How was Wiggins contacted by the police and identified as a suspect?
Mr Wiggins may very well be innocent but the reporting leaves questions to be answered.
We can go find experts that will say anything.
Yes, that is a REAL problem in court cases. Expert testimony is anything but!
“I read this to mean they will try different approaches until they find a conclusion they like”
Obviously since the Judge and Prosecutor agreed to the findings, the wording was probably not the best. Since I was reporting based on other sources, I can’t answer that for you.
You know Frontline has had a series of shows that deal with the problems of the legal system. One of the problems is what makes an expert and unfortunately according to the courts it is just a certificate that is really meaningless.
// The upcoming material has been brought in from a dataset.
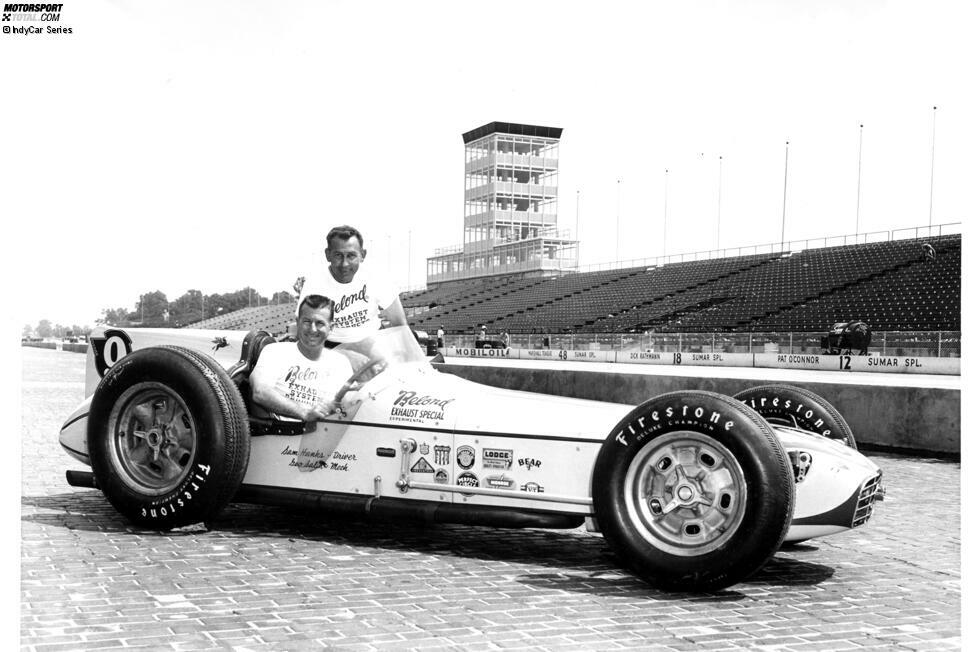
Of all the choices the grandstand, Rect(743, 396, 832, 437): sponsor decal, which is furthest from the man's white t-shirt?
the grandstand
Totality of circumstances: eye Wit alone is very suspect and much like a fingerprint near the crime scene. Neither, on their own proves much, however if you add other facts and circumstances then they both can be made strong.
Eye witnesses may mean well, but I have seen DA’s and cops go back after a wit cannot make an ID and then by talking and by leaking parts of the investigation or other evidence, can talk (lead) the witness into a proper ID. I remember a rape case where the lady said she was drunk and could ID the person in the photo line up, then another cop went in with the victim and came out with a positive ID on the right guy we had in custody, the DA did not call me to testify or use my information and only used the cop that got the proper ID. Happens all the time.
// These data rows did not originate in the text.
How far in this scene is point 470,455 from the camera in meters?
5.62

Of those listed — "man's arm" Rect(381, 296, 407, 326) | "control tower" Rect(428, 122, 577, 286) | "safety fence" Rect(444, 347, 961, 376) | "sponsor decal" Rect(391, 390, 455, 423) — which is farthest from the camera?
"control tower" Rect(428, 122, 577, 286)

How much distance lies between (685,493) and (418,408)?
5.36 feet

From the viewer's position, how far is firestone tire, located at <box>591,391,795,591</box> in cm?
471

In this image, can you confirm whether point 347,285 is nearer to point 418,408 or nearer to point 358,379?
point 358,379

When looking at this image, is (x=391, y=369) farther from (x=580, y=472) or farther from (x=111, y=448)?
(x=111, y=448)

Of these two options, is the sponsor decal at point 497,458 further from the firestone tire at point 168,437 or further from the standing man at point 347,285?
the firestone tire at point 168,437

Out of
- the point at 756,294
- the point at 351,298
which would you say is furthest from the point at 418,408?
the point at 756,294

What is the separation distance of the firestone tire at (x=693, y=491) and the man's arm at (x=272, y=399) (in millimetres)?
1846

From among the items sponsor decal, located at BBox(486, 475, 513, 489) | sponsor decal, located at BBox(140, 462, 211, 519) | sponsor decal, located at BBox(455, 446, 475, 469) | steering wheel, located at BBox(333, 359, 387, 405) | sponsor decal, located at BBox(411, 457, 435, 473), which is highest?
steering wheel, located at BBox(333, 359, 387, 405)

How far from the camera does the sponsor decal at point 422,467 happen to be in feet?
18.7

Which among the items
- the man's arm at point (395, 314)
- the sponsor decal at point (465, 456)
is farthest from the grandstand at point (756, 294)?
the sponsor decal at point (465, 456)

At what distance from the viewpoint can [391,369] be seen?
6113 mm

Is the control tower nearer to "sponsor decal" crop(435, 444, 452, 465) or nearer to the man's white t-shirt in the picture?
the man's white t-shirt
The system is only has good as the people enforcing it, using it or manipulating it.
As for experts, the standard if very low, something like, more knowledge than the average person about the subject matter, so the DA uses COPS, who are part of the prosecution team, and the DEF uses others that are not cops since the cops would support the DA to ensure they keep their “team player” position. Another thing about experts, and both sides do it, is they shop for what they want. A good fix for this would be for the court to have a list of experts and both sides have to use from the list to help level the playing field. A Jury tends to believe cops more and normally the DA is only one that can get working cops to be their expert. IF a cop every helped the defense and was an expert, Reisig would claim he is incompetent and would try and put him on the Brady list so no one can use him. Another trick of the DA, if a cop can hurt you with his testimony you tell the cop to make themselves unavailable and tell them if they testify they will put on the Brady list and will lose their job. That tends to keep cops in line for court.
Another common term for cops when they go to court or testify is they say “I have to test-a-lie” a play on words for testify. Of course the DA tells cops not to say that since the defense might bring it up and it would hurt their credibility, but it is said all the time among cops part as a joke and part as the truth.
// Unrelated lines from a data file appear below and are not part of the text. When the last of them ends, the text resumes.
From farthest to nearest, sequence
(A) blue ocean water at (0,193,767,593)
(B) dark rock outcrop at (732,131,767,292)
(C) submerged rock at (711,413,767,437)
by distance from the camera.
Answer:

So if anyone thinks an eye witnesses cannot be impacted or influenced they have never seen the inside of the system at work.
[quote]You know Frontline has had a series of shows that deal with the problems of the legal system. One of the problems is what makes an expert and unfortunately according to the courts it is just a certificate that is really meaningless.[/quote]
An expert witness does not necessarily need a “certificate” of any kind. An expert need only know more on the subject matter than the average person. For instance, if there was an issue that arose about plumbing, a local plumber could be called as a witness.